EXERCISE INPUT Block Start

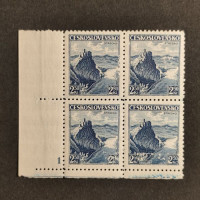 Rohový čtyřblok ČSR, Pof.308**, 2,50 Kč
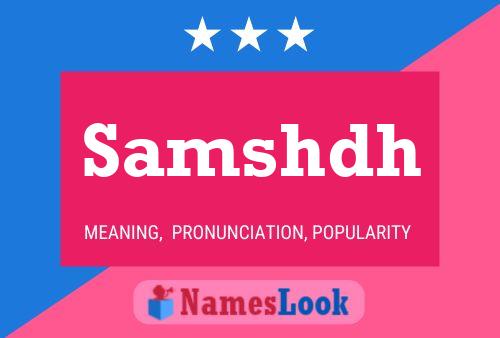 Samshdh Name Poster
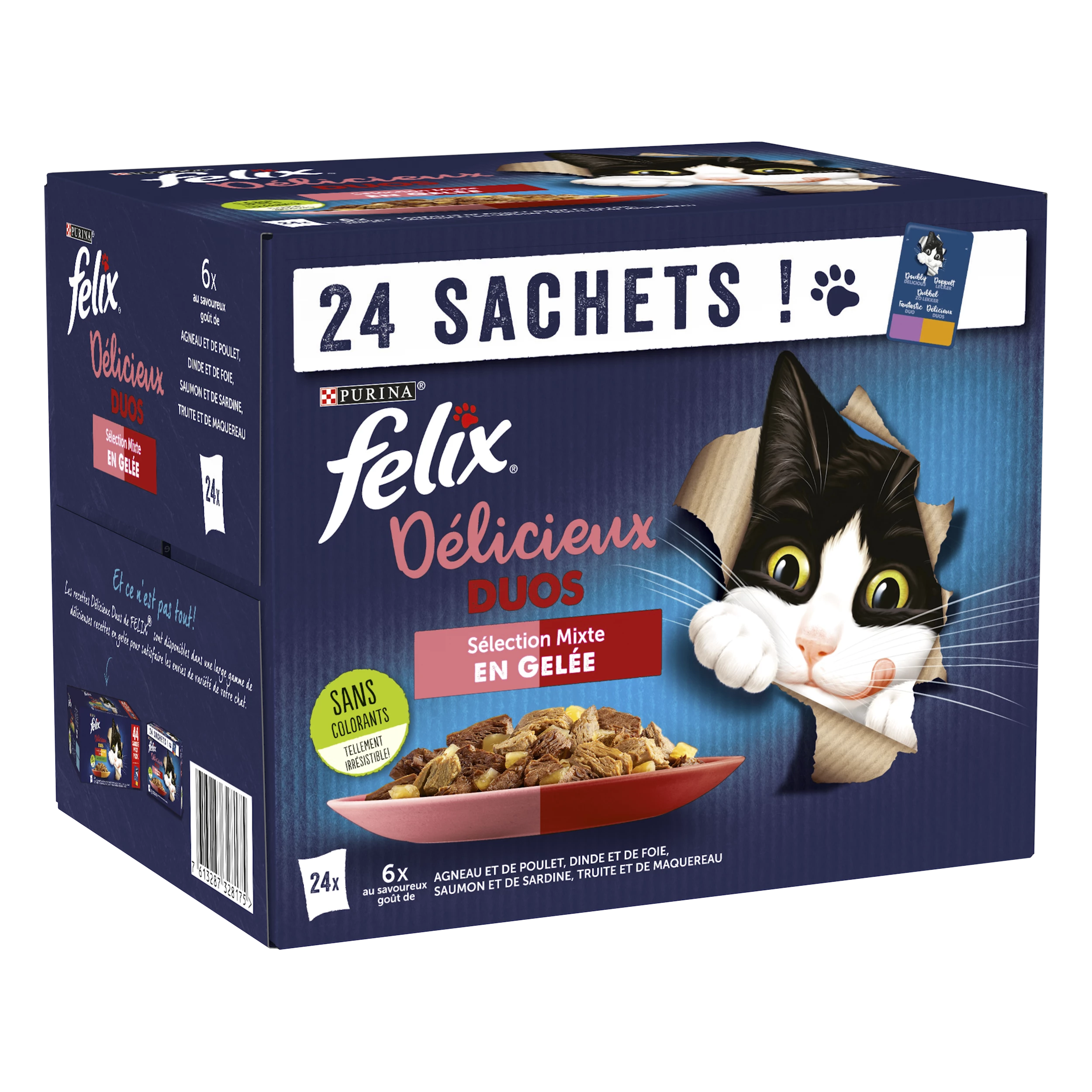 PURINA GOURMET PERLE Les plaisirs de la mer Pâtées pour chat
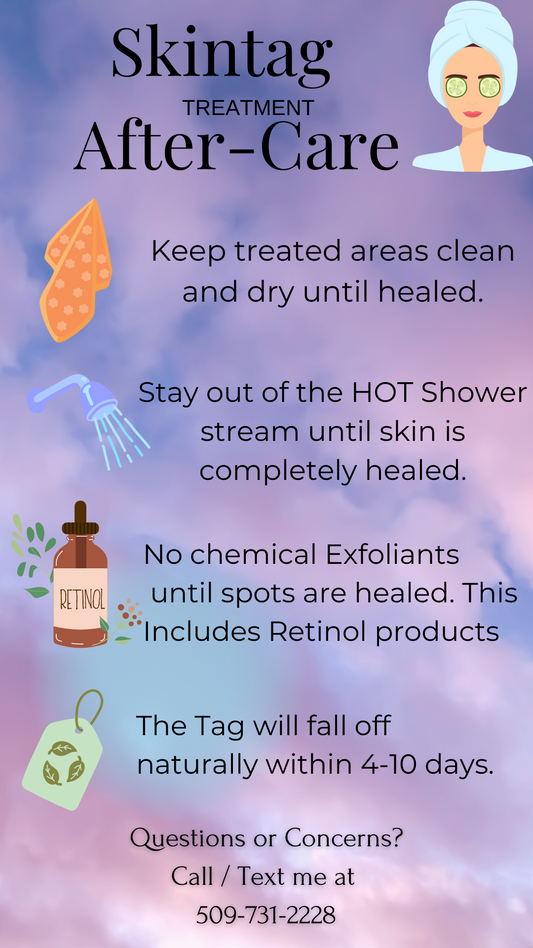 Digital Care Cards for Skincare Services (customizable templates)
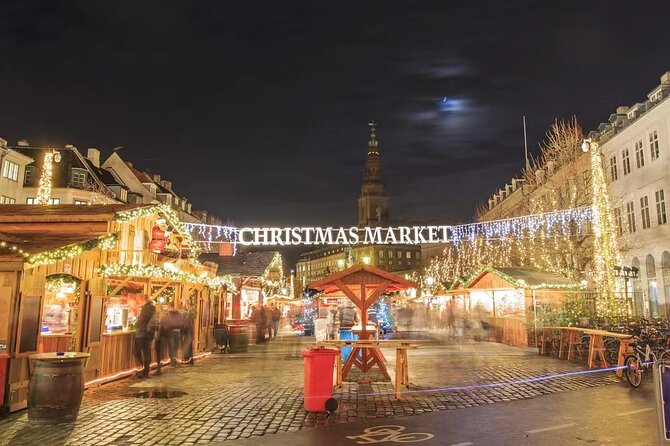 Copenhagen Private Christmas Walking Tour with Gløgg - Kongens Nytorv skating rink and the final scene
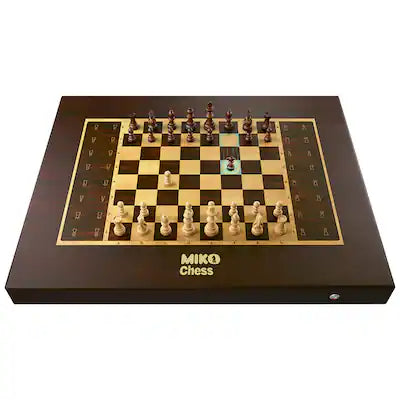 Miko - Your Ultimate AI Chess Companion | World's Smartest Electronic Chess Board with Self Moving Pieces
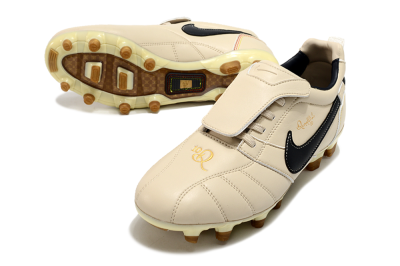 Ronaldo x Nike Tiempo Legend R10 Elite FG Football Boots - Beige/Black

EXERCISE INPUT Block End

WHAT YOU ARE ASKED TO DO: Return every line of the records exactly as given, pictures excluded.

ANSWER SPACE:
 Rohový čtyřblok ČSR, Pof.308**, 2,50 Kč
 Samshdh Name Poster
 PURINA GOURMET PERLE Les plaisirs de la mer Pâtées pour chat
 Digital Care Cards for Skincare Services (customizable templates)
 Copenhagen Private Christmas Walking Tour with Gløgg - Kongens Nytorv skating rink and the final scene
 Miko - Your Ultimate AI Chess Companion | World's Smartest Electronic Chess Board with Self Moving Pieces
 Ronaldo x Nike Tiempo Legend R10 Elite FG Football Boots - Beige/Black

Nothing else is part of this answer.